▸ Extracted text

========

# Official "Chris hosed my shirt order" Thread



## Chris (Apr 25, 2007)

Since they're all out (and at the mercy of the USPS), please wait until around Tuesday/Wed of next week to report a missing order. 

If you get the wrong size or wrong amount, post up here please and I'll take care of ya. I ended up with a couple of extras, but before I offer them up I want to make sure everyone from Batch #1 has the right stuff.

Leon: Needs medium, got large
F1Filter: Needs 1 more XL
Hellraizer: Got XL, needs L.


----------



## Ryan (Apr 25, 2007)

What if it's moist and smells like albacore?


----------



## ohio_eric (Apr 25, 2007)

I washed mine before I will wear it, just in case.


----------



## Chris (Apr 25, 2007)

Well you should wash them anyway, since they're pretty damn wrinkled from being in a cardboard box for a week, followed by an envelope in a mail truck.


----------



## Donnie (Apr 25, 2007)

I just hope mine shows up smelling of balls.


----------



## All_¥our_Bass (Apr 26, 2007)

Ryan said:


> What if it's moist and smells like albacore?


----------



## nitelightboy (Apr 26, 2007)

Surprisingly, mine showed up wrinkle free and ready to wear.


----------



## noodles (Apr 26, 2007)

Surprisingly, mine showed up crumpled into a little ball, reeking of swamp ass, streaked with brown stains, with a note attached reading "FAQUE U DWARF BOI", also ready to wear.


----------



## eaeolian (Apr 26, 2007)

Well, it didn't *show up* that way...


----------



## darren (Apr 26, 2007)

Mmm... swamp ass.


----------



## noodles (Apr 26, 2007)

eaeolian said:


> Well, it didn't *show up* that way...


----------



## Hexer (Apr 30, 2007)

still waiting.... still waiting.... aaaargh....


----------



## Donnie (Apr 30, 2007)

Mine arrived on Saturday.  I like how the return address was "The Stryper Fan Club".


----------



## XEN (Apr 30, 2007)

Got mine last week - no swamp ass... I guess I'm just not on Chris' top friends list....


----------



## Hexer (Apr 30, 2007)

Hexer said:


> still waiting.... still waiting.... aaaargh....

========

▸ What this exercise asks
(1) Render this sentence from the shirt order thread in Spanish: "Since they're all out (and at the mercy of the USPS), please wait until around Tuesday/Wed of next week to report a missing order."
(2) Decide whether each statement agrees with the shirt order thread, answering yes or no and quoting the words that settle it: (a) Chris asks people to hold off on reporting a missing order until around Tuesday or Wednesday of the next week. (b) Leon needed a large but received a medium. (c) Donnie's shirt arrived on Saturday.
(3) Repeat the shirt order thread word for word, everything from "If you get the" down to "XL, needs L.".
The material after the shirt order thread is separate from it.

▸ Data segment
========

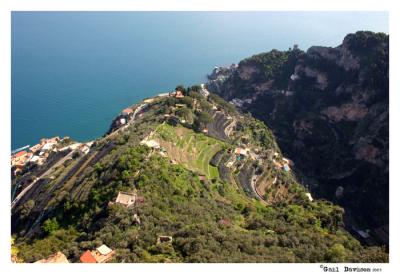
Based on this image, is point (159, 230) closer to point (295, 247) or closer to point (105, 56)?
point (295, 247)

========

▸ Answer set
(1) Como ya se enviaron todos (y están a merced del USPS), esperen hasta más o menos el martes o miércoles de la próxima semana para reportar un pedido perdido.

(2)
(a) Yes: "please wait until around Tuesday/Wed of next week to report a missing order."
(b) No: "Leon: Needs medium, got large"
(c) Yes: "Mine arrived on Saturday."

(3)
If you get the wrong size or wrong amount, post up here please and I'll take care of ya. I ended up with a couple of extras, but before I offer them up I want to make sure everyone from Batch #1 has the right stuff.

Leon: Needs medium, got large
F1Filter: Needs 1 more XL
Hellraizer: Got XL, needs L.